In the blog post on the NY Times list of the best American fiction, which novel does the writer call the last really good one they read?

__SELECTED PASSAGE__
★ ★ ★ ★ ★ ★ ★

Some of the illustrious blog crew - Lance Mannion, Pandagon, Rob Farley - are discussing the recent NY Times list of Best Work of American Fiction of the Last 25 Years. These kinds of lists are often rather silly since one may have very good reasons for considering a work such as (non-American) Malcolm Lowry's Under the Volcano great for rather individual reasons but less for public ones. Not to say that there's no objectivity to divining great literature, but I've done it with records and find that the top five or ten would have to include, for me, records that I know most other people wouldn't put in the list.
The NY Times top five, according to some 200 or so critics, if you can't stand waiting, are:
1. Beloved, Tony Morrison
2. Underworld, Don Delillo
3. Rabbit Angstrom, John Updike
4. Blood Meridian, Cormac McCarthy
5. American Pastoral, Philip Roth
I haven't read one of them, though I've read at least something by all of these authors. I'm not particularly enamored by any of them.
But here's the problem: since writing my dissertation I've been able to read maybe one or two fiction works per year and that's it. I read all day off and on, but most of it is geared to my academic profession. When I have leisure time - whatever that is - I feel guilty if I'm not reading something that fills a gap in my understanding directly or indirectly related to my fields. The nightstand has a stack of novels to be read. The stack has grown over the past several years and not one of them has been read. When you read all day, the last thing you want to do is more reading when you're done for the day. Watching a baseball or basketball game is more like it. The last really good novel I read was John Banville's The Untouchable several years ago.
This, however, runs counter to an earlier mission gained in high school and undergrad days, which was to read the major works of every national or linguistic literary tradition. A tough project, and one involving arbitrary guidelines for the idea behind "a tradition," but I set out on it. Periods, which overlapped, included,
The Beats
The Great Russian Novels (beginning with Turgenev's Fathers and Sons)
The Great Modern Latin American Works (the obvious greats like Garcia-Marquez and Cortazar, but also somewhat lesser-known authors such as Juan Rulfo)
Italian Modern Literature (the obvious Eco and Calvino, but also Buzatti, Landolfi, Gadda, etc.)
The Great Czechs (Kafka, Skvorecky, Kundera, etc.)
Classics of Japanese Literature from Murasaki to Murakami (favorites are Tanizaki and Oe)
German Philosophical Literature (Goethe, Musil, Broch, Walser, Handke, etc.)
Then it petered out. It was unsustainable. I did an MA thesis, taught, wrote, did a doctoral dissertation, taught, wrote, teach, write. Read constantly.

★ ★ ★ ★ ★ ★ ★

__DATA BLOCK__

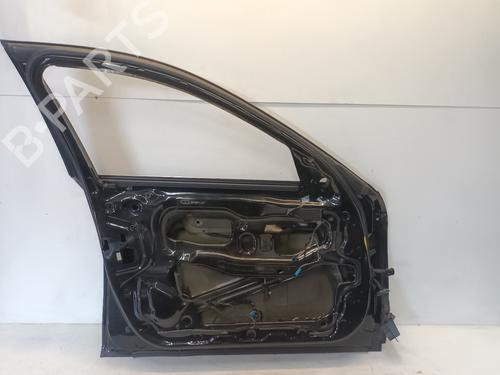 Left front door BMW 5 (F10) 525 d | BP19182919C2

★ ★ ★ ★ ★ ★ ★

__EXERCISE RESPONSE__
John Banville's The Untouchable, read several years ago.